From the ferocious duo of Ridley Scott and Russell Crowe comes a benign, sappy romantic comedy which fails to impress on many counts. Set in London and France, the story traces the journey of a irreverent investment analyst Skinner (Crowe) who inherits his favourite uncle's vineyard and estate in France. Eager to sell it off immediately for good money, he heads there after he has been suspended for dodgy deals on the bond market. Things get a little complicated when an illegitimate child of his late uncle shows up, looking for her father. Skinner, however, promptly falls in love with a charming local waitress and after a while finds the sleepy and beautiful town to be quite agreeable. How he takes the decision to give up the bustle of his city life and the material attachments of money, fame and position, to settle into this dreamy place in France for a more sedate lifestyle forms the crux of the story.
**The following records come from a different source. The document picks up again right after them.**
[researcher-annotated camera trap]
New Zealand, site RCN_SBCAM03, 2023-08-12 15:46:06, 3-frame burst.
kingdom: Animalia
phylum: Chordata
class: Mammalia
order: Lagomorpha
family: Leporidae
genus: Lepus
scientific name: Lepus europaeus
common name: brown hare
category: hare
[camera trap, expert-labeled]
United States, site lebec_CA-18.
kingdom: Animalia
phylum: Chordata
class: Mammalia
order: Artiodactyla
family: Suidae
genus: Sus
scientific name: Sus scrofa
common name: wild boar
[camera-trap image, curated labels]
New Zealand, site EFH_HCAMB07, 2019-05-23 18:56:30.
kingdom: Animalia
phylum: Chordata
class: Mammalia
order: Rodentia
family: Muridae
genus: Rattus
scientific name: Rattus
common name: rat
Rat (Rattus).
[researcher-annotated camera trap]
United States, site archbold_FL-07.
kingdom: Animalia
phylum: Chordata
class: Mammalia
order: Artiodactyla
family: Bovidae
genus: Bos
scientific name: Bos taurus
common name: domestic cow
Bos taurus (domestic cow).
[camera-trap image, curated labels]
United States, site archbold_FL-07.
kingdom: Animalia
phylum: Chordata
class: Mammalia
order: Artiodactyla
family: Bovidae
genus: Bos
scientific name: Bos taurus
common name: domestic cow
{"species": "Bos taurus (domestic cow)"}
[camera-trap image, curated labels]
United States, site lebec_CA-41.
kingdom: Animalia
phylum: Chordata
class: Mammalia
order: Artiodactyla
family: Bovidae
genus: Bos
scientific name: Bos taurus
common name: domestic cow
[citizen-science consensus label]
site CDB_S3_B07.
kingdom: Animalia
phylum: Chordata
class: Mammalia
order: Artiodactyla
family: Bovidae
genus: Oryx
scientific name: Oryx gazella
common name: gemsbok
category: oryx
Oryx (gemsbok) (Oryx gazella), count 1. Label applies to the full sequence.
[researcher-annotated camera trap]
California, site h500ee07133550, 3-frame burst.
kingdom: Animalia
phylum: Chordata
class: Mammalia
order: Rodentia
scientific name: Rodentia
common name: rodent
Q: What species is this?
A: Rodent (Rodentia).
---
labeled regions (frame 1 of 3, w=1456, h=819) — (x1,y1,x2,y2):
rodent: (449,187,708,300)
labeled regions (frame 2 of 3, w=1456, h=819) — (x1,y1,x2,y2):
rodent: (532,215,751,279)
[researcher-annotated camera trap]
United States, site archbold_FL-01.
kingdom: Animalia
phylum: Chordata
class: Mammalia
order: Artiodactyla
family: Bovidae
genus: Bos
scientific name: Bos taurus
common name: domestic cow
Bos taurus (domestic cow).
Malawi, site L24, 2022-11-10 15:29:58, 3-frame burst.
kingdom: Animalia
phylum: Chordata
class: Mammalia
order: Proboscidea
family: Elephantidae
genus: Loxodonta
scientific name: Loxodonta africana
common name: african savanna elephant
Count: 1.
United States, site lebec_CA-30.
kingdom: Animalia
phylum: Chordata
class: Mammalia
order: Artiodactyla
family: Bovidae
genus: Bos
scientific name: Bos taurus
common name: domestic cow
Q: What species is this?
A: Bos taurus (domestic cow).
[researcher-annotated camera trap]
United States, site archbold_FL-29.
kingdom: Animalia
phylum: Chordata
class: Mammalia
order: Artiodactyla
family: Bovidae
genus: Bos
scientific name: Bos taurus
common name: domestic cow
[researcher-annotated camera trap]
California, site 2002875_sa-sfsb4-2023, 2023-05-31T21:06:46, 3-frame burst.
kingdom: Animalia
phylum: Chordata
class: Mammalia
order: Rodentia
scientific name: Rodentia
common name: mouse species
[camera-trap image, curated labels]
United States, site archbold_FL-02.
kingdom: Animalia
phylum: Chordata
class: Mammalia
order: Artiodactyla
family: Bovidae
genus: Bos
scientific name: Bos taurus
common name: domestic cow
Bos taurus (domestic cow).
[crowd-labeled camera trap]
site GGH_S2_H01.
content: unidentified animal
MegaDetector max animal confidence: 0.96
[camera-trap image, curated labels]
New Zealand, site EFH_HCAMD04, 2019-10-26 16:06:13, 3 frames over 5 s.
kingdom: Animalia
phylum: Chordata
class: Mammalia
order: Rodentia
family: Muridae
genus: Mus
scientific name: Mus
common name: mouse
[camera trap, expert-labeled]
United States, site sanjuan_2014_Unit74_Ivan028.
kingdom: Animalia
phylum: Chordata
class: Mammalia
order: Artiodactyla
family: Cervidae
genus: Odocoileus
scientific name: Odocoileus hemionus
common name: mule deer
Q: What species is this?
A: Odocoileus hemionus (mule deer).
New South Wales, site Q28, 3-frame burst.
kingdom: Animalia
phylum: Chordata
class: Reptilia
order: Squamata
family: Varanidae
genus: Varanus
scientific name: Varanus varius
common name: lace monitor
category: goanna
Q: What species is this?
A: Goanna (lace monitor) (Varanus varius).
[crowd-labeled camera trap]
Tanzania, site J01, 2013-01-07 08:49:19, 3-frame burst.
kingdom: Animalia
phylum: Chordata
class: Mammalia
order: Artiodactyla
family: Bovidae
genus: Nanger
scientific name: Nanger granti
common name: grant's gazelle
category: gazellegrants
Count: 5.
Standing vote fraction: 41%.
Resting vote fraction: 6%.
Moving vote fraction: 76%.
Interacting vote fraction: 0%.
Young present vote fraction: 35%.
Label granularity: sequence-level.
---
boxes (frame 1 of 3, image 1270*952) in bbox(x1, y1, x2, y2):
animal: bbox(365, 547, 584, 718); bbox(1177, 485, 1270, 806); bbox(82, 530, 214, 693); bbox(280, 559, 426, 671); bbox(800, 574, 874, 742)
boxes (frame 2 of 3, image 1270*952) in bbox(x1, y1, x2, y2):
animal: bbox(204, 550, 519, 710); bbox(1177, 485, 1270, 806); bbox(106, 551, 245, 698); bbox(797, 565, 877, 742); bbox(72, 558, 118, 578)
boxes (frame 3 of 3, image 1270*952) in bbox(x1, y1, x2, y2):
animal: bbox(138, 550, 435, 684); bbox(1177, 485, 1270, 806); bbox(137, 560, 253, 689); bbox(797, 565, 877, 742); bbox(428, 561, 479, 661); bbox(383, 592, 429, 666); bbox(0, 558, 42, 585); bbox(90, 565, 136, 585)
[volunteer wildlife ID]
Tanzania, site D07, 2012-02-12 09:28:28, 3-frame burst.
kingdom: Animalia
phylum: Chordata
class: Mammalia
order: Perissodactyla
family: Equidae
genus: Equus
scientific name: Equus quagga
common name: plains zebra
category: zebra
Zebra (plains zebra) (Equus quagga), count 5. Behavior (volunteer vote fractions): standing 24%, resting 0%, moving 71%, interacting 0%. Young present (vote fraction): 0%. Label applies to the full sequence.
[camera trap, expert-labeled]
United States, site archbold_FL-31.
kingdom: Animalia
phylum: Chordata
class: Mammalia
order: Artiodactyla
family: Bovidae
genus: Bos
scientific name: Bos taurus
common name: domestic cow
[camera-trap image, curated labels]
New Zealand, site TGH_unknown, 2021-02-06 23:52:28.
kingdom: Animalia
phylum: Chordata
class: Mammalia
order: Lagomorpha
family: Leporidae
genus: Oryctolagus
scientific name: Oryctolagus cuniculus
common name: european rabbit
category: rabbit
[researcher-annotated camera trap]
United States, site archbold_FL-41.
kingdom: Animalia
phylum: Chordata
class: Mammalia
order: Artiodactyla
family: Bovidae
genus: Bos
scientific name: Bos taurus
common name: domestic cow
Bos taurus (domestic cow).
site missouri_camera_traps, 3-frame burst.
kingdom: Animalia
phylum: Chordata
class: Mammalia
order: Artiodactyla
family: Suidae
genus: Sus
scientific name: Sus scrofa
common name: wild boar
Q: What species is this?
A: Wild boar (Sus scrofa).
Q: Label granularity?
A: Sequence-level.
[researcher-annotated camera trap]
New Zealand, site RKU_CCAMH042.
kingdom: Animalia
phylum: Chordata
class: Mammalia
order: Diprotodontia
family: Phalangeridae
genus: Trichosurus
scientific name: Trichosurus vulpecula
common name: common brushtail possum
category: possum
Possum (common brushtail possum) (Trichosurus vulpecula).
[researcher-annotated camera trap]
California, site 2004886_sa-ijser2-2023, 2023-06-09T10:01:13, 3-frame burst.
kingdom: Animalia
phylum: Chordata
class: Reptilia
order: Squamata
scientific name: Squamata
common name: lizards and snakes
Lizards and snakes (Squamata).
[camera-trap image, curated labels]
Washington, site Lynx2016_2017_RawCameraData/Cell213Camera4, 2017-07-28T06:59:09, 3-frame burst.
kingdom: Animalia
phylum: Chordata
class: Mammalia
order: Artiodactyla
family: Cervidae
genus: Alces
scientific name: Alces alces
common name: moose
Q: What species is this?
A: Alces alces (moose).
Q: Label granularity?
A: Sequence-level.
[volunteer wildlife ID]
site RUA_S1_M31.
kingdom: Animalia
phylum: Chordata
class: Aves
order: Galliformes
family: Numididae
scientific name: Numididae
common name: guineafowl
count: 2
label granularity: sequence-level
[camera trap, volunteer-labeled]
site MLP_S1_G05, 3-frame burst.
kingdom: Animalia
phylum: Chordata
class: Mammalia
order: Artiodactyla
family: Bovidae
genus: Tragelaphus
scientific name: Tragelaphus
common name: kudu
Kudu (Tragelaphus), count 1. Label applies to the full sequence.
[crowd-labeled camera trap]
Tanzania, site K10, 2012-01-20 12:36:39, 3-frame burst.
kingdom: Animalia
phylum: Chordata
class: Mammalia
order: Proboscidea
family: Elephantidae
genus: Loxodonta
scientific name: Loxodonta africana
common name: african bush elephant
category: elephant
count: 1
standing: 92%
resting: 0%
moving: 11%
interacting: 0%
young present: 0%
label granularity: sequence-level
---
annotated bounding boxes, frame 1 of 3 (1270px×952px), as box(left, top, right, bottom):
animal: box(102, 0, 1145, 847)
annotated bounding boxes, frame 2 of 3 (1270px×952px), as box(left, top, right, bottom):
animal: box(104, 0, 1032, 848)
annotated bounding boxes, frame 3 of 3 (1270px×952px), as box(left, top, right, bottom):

In a lot of ways the story seeks to explore the meaning of modern city life, what its truly worth and our inability to find true happiness and inner peace and tranquility, even when it it right under our noses. In part it is also a treatise on the journey of boy to man, and lessons that life has to offer, shown beautifully in flash backs through the many conversations between young Skinner and his uncle Henry (Albert Finney). These are by far the best parts of the film, rich in language and cinematic effect. The performances are good, especially form the supporting cast. Crowe is of course much more convincing as the 'tough as nails' bond trader. As a romantic lead he tries hard, but is just about adequate. He should leave that to the Hugh Grants and the Mel Gibsons of the world and focus more on bashing people to death with 'Gladius Hispaniensis', and other Roman weaponry. Which Ridley Scott, too, may consider for his next venture.
'A Good Year' is just about watchable fare and ends up being light, mishy-mashy, some what feel good and in the end nothing unique. Save yourself the $10, rent the DVD or download off the net, if legal in your neck of the woods.